◆ YOUR OBJECTIVE ◆
Would you retype the whole listing exactly?

◆ MATERIAL PROVIDED ◆
● ● ● ●
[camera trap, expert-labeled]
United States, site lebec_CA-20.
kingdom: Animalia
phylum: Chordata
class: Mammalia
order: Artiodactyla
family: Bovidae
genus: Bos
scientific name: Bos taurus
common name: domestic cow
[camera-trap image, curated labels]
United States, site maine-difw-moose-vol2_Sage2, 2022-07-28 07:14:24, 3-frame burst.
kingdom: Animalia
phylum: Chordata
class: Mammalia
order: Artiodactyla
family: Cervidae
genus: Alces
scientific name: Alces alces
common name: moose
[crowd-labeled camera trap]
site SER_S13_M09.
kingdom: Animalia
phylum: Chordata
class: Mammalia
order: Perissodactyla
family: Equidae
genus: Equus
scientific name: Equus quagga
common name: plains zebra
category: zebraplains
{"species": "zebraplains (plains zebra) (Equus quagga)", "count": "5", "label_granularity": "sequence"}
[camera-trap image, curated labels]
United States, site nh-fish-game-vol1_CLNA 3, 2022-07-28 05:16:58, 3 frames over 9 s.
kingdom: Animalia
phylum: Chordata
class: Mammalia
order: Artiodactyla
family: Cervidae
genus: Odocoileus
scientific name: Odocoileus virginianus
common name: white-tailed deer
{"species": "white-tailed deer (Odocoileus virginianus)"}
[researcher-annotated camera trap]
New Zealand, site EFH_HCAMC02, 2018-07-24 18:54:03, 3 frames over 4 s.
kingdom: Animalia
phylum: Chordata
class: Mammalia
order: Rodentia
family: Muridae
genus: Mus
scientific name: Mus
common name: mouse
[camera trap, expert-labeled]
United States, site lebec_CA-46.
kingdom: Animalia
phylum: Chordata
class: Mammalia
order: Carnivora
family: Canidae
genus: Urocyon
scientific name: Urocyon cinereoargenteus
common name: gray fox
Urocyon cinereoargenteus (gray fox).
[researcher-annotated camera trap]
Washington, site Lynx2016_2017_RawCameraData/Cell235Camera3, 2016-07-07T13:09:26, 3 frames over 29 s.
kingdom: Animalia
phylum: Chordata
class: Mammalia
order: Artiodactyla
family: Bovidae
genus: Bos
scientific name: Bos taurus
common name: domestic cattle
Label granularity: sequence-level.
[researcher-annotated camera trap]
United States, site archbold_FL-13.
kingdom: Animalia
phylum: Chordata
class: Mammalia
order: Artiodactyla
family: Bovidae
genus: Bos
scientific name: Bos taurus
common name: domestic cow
● ● ● ●
◆ RESULT BELOW ◆
[camera trap, expert-labeled]
United States, site lebec_CA-20.
kingdom: Animalia
phylum: Chordata
class: Mammalia
order: Artiodactyla
family: Bovidae
genus: Bos
scientific name: Bos taurus
common name: domestic cow
[camera-trap image, curated labels]
United States, site maine-difw-moose-vol2_Sage2, 2022-07-28 07:14:24, 3-frame burst.
kingdom: Animalia
phylum: Chordata
class: Mammalia
order: Artiodactyla
family: Cervidae
genus: Alces
scientific name: Alces alces
common name: moose
[crowd-labeled camera trap]
site SER_S13_M09.
kingdom: Animalia
phylum: Chordata
class: Mammalia
order: Perissodactyla
family: Equidae
genus: Equus
scientific name: Equus quagga
common name: plains zebra
category: zebraplains
{"species": "zebraplains (plains zebra) (Equus quagga)", "count": "5", "label_granularity": "sequence"}
[camera-trap image, curated labels]
United States, site nh-fish-game-vol1_CLNA 3, 2022-07-28 05:16:58, 3 frames over 9 s.
kingdom: Animalia
phylum: Chordata
class: Mammalia
order: Artiodactyla
family: Cervidae
genus: Odocoileus
scientific name: Odocoileus virginianus
common name: white-tailed deer
{"species": "white-tailed deer (Odocoileus virginianus)"}
[researcher-annotated camera trap]
New Zealand, site EFH_HCAMC02, 2018-07-24 18:54:03, 3 frames over 4 s.
kingdom: Animalia
phylum: Chordata
class: Mammalia
order: Rodentia
family: Muridae
genus: Mus
scientific name: Mus
common name: mouse
[camera trap, expert-labeled]
United States, site lebec_CA-46.
kingdom: Animalia
phylum: Chordata
class: Mammalia
order: Carnivora
family: Canidae
genus: Urocyon
scientific name: Urocyon cinereoargenteus
common name: gray fox
Urocyon cinereoargenteus (gray fox).
[researcher-annotated camera trap]
Washington, site Lynx2016_2017_RawCameraData/Cell235Camera3, 2016-07-07T13:09:26, 3 frames over 29 s.
kingdom: Animalia
phylum: Chordata
class: Mammalia
order: Artiodactyla
family: Bovidae
genus: Bos
scientific name: Bos taurus
common name: domestic cattle
Label granularity: sequence-level.
[researcher-annotated camera trap]
United States, site archbold_FL-13.
kingdom: Animalia
phylum: Chordata
class: Mammalia
order: Artiodactyla
family: Bovidae
genus: Bos
scientific name: Bos taurus
common name: domestic cow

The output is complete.